At the same time, I'm diligently following the modified workouts every day without missing any and maintaining a proper diet.

The weekly chart looks like this:

  • Weight: 82 kilograms (morning)
  • Waist Circumference: 84,5 centimeters
  • Hip Circumference: 97 centimeters
  • Leg Circumference: 57 centimeters
  • Calves Circumference: 38 centimeters
  • Chest Circumference: 106 centimeters
  • Body Fat Percentage:13.1 %
  • Photos:

Challenges Faced:

I've already mentioned that the war has started, and many weeks have brought significant changes. Surprisingly, the state of stress has helped me train, although it's been challenging to concentrate while trying to write my next post. As you can see, the recent notes, even daily ones, are delayed by a day or two. Still, I've adapted to the changes in my workout program, exercise times, and training locations, and I'm training quite well.

Workout Routine:

My morning workouts now start later. While I used to be able to arrive at the gym at 6 in the morning, it now opens at the earliest at 7. Even if I warm up at home and come to the gym already prepared, I still have to shorten my morning workout. I had to remove at least one exercise for each muscle group and sometimes even the entire exercise complex. Often, I had to split my workout into two or even three parts.

Diet and Nutrition:

Regarding my diet, I practice intermittent fasting every other day this week. I noticed that it went very smoothly; I felt quite the opposite—very active and focused. However, it didn't reflect well on my weight, and by the end of the week, I realized, especially after my morning weigh-ins, that if I continued like this, I'd end up weighing much less than I wanted. So, in the last two days of the week, I indulged a bit, eating much more than usual, even more than I wanted.

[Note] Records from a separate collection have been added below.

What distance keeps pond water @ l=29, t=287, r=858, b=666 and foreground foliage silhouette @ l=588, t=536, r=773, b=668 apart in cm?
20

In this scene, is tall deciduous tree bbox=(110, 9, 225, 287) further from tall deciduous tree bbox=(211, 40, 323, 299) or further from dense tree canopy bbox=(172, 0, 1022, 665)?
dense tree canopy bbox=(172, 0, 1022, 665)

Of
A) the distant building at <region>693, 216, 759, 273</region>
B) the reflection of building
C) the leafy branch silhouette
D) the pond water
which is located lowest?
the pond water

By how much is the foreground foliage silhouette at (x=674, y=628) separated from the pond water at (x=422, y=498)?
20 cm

My goal was to finish the week weighing 84 kg. In the end, at my evening weigh-in, which was after my huge dinner and nearly a liter of water that I drank before bed, I weighed 83.5 kilograms.

Goals for the Next Week:

As always, my plans include continuing to work out somehow, somewhere. And I want to lose another half a kilogram, preferably fat, and by the end of the week be 83.5 kg.

Tips and Advice:

If you want to try intermittent fasting, never start fasting for 23 hours. Just like you wouldn't go to the gym and start squatting with heavy weights right away, you can't simply tell your body, which is used to eating three or even six times a day, to stop eating for 20 hours or more. This isn't intermittent fasting; it's just starvation. Controlled fasting should be approached like any other exercise for your body – slowly acclimatize it and explain that it doesn't need to eat every three hours. So, to start, try pushing your breakfast from 6 a.m. to 7 a.m., for example. Then, extend it another hour, and another, until your body understands it can combine breakfast with lunch.